――ザザッ
「もしもし、フラッシュ?」
「あいよ、感度良好ー」
「いまどのあたりよ」
「あーっと、アーケード街つっきったさきのカフェレストラン」
「…似合わないねぇ」
「うっせ」
ケータイで喋りながら隣の兄達を見上げると、メタルはなにやらエアーと喋っている。
とりあえずクイックにもメールをしておこう。今はレースの真っ只中かもしれないが。
「あ、目標移動」
「いやもう普通にブルースでいいし」
「そういうのの雰囲気に浸ってみたかったんだよ!んじゃ後で」
「ほいほーい」
今頃ウッドあたりがヒートに手伝ってもらってみんなの晩御飯の用意をしているところだろう。

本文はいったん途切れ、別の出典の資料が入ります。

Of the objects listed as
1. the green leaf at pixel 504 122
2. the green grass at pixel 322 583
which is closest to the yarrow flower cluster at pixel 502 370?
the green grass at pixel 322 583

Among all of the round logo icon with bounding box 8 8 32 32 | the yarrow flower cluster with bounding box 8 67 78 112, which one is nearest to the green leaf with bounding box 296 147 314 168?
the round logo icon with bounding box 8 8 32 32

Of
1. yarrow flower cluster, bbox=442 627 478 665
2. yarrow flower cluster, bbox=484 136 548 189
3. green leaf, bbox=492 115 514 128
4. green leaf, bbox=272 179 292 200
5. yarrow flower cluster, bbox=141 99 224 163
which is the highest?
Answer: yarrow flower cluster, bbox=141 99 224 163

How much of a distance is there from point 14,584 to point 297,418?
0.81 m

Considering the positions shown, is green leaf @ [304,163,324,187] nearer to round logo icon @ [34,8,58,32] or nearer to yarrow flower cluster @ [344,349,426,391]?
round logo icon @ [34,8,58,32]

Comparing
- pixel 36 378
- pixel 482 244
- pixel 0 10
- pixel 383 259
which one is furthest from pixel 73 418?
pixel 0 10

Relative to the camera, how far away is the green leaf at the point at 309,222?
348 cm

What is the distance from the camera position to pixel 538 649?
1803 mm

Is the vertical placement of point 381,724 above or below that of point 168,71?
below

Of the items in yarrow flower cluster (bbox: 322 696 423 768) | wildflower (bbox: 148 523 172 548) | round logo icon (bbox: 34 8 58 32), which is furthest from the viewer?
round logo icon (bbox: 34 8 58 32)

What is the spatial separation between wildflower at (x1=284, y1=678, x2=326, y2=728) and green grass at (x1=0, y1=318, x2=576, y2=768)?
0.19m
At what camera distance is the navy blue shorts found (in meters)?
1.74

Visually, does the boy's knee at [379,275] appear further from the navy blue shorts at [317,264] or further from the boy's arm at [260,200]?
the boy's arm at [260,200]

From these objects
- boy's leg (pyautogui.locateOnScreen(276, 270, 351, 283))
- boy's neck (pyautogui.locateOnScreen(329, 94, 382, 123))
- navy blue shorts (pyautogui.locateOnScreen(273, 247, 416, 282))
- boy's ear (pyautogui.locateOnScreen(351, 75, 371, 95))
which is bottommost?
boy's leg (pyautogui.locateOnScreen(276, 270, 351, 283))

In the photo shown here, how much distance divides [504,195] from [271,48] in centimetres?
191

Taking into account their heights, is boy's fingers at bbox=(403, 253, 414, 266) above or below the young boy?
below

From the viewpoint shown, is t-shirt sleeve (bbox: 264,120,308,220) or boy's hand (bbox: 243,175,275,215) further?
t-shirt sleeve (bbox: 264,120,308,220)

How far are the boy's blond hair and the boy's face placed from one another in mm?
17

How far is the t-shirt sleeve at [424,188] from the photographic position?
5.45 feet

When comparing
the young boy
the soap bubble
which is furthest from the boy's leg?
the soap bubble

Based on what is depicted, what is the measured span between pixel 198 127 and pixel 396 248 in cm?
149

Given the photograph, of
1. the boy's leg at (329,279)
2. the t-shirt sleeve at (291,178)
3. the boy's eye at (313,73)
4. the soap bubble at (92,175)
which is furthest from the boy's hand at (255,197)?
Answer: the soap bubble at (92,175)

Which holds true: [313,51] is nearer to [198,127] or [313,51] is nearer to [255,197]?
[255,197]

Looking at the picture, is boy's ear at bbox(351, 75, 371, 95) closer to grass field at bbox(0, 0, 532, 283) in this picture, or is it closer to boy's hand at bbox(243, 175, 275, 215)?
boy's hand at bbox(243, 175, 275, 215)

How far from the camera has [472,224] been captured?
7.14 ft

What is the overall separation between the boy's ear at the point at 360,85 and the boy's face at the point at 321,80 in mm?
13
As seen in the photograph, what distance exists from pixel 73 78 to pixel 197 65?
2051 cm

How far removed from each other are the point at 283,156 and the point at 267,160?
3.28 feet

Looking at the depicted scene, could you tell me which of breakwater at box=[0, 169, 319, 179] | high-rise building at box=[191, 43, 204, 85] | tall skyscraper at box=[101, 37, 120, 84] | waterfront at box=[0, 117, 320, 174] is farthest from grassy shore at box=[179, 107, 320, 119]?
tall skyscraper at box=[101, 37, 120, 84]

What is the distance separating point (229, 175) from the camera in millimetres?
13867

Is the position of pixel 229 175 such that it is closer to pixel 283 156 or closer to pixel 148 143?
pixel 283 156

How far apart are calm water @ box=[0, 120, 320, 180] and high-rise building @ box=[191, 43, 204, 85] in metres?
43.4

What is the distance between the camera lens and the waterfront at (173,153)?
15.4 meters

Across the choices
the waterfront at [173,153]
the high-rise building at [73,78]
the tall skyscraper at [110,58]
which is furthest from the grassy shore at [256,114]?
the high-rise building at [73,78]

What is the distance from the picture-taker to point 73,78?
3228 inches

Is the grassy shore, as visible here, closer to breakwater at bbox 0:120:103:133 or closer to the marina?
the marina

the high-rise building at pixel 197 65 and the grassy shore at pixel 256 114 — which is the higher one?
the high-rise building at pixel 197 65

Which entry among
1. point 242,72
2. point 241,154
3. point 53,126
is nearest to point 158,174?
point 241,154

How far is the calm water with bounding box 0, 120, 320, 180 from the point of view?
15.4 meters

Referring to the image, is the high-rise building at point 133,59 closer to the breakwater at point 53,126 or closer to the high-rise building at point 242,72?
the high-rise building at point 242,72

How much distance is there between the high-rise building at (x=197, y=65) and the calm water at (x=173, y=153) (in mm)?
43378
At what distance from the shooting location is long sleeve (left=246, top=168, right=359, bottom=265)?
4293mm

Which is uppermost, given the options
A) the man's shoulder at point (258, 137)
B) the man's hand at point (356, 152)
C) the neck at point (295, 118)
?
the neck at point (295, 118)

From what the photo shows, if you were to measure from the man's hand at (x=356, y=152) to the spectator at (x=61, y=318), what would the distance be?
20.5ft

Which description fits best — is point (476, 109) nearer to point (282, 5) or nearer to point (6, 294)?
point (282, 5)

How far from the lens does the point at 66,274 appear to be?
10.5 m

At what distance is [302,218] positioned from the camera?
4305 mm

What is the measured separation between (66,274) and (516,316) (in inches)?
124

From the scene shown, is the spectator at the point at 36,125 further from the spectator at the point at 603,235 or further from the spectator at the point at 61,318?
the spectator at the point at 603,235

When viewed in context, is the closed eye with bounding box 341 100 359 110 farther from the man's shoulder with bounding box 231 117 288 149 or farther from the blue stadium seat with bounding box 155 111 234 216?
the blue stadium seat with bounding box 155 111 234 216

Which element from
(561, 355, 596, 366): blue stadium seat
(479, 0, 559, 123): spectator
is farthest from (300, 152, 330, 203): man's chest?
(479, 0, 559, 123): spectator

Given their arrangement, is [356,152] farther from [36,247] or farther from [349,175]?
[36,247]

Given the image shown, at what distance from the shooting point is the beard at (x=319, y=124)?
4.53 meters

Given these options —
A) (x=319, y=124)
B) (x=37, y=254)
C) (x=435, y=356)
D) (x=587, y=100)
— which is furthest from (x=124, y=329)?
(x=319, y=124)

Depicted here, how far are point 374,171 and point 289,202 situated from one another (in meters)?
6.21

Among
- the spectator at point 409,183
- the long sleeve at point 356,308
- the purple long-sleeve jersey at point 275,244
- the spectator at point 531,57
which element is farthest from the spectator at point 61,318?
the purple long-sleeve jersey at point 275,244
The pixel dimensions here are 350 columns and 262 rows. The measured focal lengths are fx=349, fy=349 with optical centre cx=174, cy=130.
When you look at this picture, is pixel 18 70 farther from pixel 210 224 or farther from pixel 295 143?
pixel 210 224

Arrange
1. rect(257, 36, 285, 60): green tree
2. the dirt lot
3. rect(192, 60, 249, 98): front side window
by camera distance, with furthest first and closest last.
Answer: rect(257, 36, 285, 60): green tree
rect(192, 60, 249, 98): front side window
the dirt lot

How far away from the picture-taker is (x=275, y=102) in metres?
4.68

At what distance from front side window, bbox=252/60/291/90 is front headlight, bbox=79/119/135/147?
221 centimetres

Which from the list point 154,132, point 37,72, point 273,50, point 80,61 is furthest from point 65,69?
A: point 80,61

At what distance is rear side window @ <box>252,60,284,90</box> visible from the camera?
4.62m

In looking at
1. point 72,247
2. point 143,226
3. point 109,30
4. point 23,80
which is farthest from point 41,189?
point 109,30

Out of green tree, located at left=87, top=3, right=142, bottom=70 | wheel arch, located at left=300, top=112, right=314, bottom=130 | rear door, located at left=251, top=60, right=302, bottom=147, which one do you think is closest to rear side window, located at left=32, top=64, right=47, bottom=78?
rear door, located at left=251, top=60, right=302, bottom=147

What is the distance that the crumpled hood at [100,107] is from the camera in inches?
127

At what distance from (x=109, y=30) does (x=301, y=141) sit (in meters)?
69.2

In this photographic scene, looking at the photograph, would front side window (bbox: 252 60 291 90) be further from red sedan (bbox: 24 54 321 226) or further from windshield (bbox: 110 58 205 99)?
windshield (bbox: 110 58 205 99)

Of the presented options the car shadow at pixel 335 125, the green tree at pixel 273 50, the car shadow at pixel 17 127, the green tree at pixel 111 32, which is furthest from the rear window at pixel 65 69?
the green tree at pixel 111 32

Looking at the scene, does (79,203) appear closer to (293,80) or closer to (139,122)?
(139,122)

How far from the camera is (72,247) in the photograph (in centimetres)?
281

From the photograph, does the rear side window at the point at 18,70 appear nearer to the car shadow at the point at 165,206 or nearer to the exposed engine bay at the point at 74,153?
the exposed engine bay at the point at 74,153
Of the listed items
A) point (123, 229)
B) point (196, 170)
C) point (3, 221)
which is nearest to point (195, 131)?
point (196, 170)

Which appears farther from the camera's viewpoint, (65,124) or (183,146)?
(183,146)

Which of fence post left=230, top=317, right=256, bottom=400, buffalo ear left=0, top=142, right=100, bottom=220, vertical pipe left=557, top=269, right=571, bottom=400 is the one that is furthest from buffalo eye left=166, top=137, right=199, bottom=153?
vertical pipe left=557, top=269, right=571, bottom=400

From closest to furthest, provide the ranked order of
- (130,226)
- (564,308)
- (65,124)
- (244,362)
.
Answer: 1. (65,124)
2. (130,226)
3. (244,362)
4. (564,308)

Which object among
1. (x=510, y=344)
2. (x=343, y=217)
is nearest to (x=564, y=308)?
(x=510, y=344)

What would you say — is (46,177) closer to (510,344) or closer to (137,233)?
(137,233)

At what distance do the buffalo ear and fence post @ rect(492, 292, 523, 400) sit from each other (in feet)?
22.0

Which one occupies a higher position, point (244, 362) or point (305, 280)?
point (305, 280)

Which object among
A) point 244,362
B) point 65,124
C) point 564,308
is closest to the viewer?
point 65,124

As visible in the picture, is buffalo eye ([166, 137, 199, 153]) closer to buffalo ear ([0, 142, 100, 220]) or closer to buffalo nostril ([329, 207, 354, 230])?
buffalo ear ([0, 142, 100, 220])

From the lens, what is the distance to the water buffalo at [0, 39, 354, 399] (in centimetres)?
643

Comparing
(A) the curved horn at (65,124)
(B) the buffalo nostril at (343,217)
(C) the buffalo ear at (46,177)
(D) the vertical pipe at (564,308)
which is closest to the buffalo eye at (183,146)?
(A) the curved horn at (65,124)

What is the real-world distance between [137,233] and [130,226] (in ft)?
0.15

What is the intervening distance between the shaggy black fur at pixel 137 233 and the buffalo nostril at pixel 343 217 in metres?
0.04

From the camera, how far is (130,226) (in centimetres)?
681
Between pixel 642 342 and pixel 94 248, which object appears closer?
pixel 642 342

儀体ではあるがいちおうヒューマノイド用の食事でなく、博士と同じものを食べて消化しているので、
皆で食卓を囲むことを常としている。晩飯当番は毎日ルーレットで決まるが皆それなりに作れる。
一番上手なのがウッドとフラッシュである。
ウッドはアジアン系、フラッシュは和食系である。意外なことに。
今日の晩飯は何かナァと物思いに耽っていると、メタルがこちらに眼を向けた。
「どうした、いくぞバブル」
「ほいほーい」
商店街のおばさんたちの黄色い声がふりかかるのはいつものこと、ニューハーフのおじさんまで色目をつかってくるけれど、それはいつも丁重にお断りしてるし、皆それぞれ発散させるには人間とちがっていろいろあるんだ。